Preferably, the method comprises the steps of,the larger the bit width of the table is, the higher the accuracy of the reciprocal calculation estimation value is, the more resources are occupied by table lookup, and the table lookup depth below 12-bit addresses is adopted. />
Preferably, the LU parallel computing scheduling controller transmits and stores LU decomposition computing results to the output L matrix register group and the U matrix register group respectively according to the first-come-first-served principle, and if the LU decomposition computing results arrive at the same time, the LU decomposition computing results are stored according to the number sequence number from small to large.

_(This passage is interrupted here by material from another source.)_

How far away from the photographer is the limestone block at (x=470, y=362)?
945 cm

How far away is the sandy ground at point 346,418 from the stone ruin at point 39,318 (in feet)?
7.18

Preferably, the present invention discloses and provides a space target feature on-orbit real-time parallel LU decomposition computing system and method, which has the following beneficial effects compared with the prior art:
1. the hardware parallel computing system designed by the invention can be suitable for programming application of digital logic devices, the design architecture considers the maximum executable frequency in the hardware digital logic design process, the occupied resources are limited, and the stored matrix data can be subjected to 1:1 real-time LU decomposition processing.
2. The invention uses a computing unitThe gating signals in the system realize that different data are subjected to LU decomposition calculation under a unified architecture, and adapt to parallel calculation application of targets with different sizes.
3. The invention adopts fixed-point calculation, adopts a mode of combining table look-up and expansion approximation for division operation, saves hardware resources, improves calculation precision, and is suitable for application of large, medium and small digital logic devices.
In the present specification, each embodiment is described in a progressive manner, and each embodiment is mainly described in a different point from other embodiments, and identical and similar parts between the embodiments are all enough to refer to each other. For the device disclosed in the embodiment, since it corresponds to the method disclosed in the embodiment, the description is relatively simple, and the relevant points refer to the description of the method section.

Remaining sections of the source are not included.